Before running the PostgreSQL data migration, the MigrationJSONField behaves exactly as the old JSONField. So we replaced all jsonfields.JSONField in migrations and models with MigrationJSONField, and removed django-jsonfield from the requirements.

Then we added a migration for every model that we edited:

from django.db import migrations

sql = "ALTER TABLE t ALTER COLUMN col TYPE JSONB USING col::JSONB"
reverse_sql = "ALTER TABLE t ALTER COLUMN col TYPE TEXT USING col::TEXT"

class Migration(migrations.Migration):
    dependencies = [
        ('app_name', 'previous_migration_name'),
    ]
    operations = [
        migrations.RunSQL(
            sql=sql,
            reverse_sql=reverse_sql,
        ),
    ]

The tricky parts

Big tables

The first issue is that running this data migration on a big table (over 10 millions entries) is long, so the migrations might exceed the default connection timeout. It might even require to be launched in off-peak periods.

Null values

Another issue is that django-jsonfield allows you to store null values even if the field isn't nullable. That's because a null JSON becomes the empty string '' which can be stored in a non nullable text field.

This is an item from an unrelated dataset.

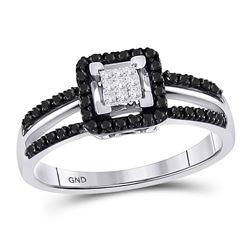 1/3 CTW Round Black Color Enhanced Diamond Cluster Ring 10kt White Gold - REF-18T3K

We had to correct the code that allowed us to write these empty strings, and we added a migration to convert all empty strings into empty dicts ('{}') before the migration with the raw SQL.

Null characters

Last issue, we had some JSON that contained strings with null characters (\\x00) in it and PostgreSQL could not convert the column. Since we only had 10 entries with null, and since this were in some logs from a web service that a partner called a long time ago, we just edited the strings in a Django shell, and we launched the data migration again.

Conclusion

All in all, this migration went relatively well, considering the number of impacted columns accross all our systems (46). That was our last showstopper before migrating to Django 2, which will be our next major upgrade.